**INSTRUCTIONS FOR THE TASK:** Set down exactly the lines below between the line holding "Running A Half Marathon—As Told By Emojis" and the line holding "MAC Project Design", inclusive; no other line belongs in the answer.

**RECORDED INFORMATION:**
== Segment start ==
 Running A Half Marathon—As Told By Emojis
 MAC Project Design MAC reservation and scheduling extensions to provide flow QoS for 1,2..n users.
== Segment end ==
== Segment start ==
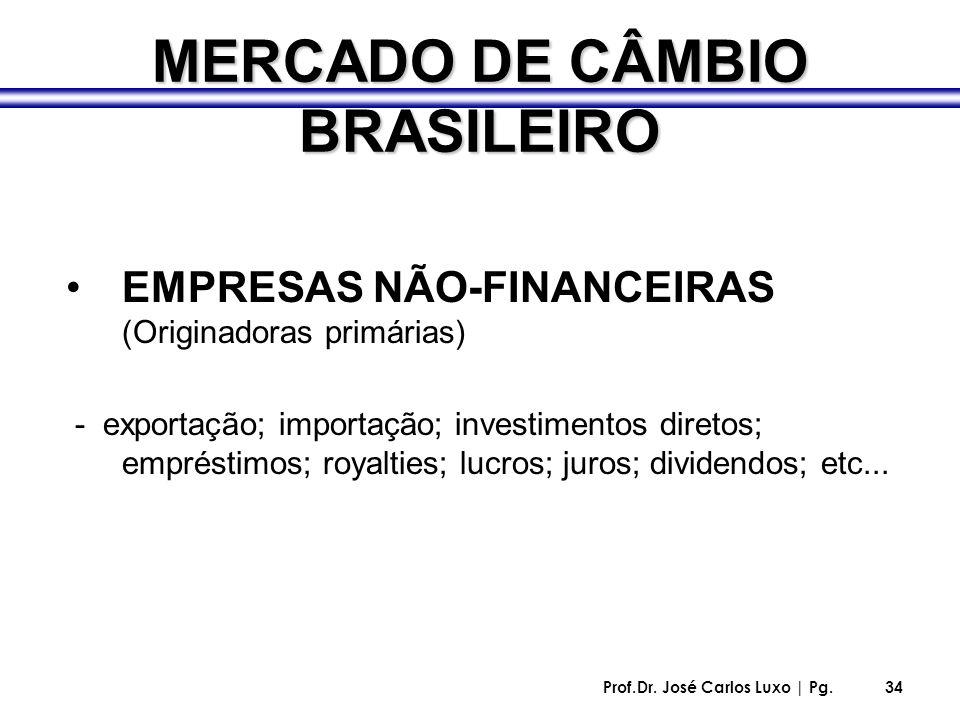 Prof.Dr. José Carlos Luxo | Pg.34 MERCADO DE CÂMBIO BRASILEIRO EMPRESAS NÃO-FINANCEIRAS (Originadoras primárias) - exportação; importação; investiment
== Segment end ==
== Segment start ==
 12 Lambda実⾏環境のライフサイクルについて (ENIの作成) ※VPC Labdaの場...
== Segment end ==
**OUTPUT OF THE TASK:**
 Running A Half Marathon—As Told By Emojis
 MAC Project Design MAC reservation and scheduling extensions to provide flow QoS for 1,2..n users.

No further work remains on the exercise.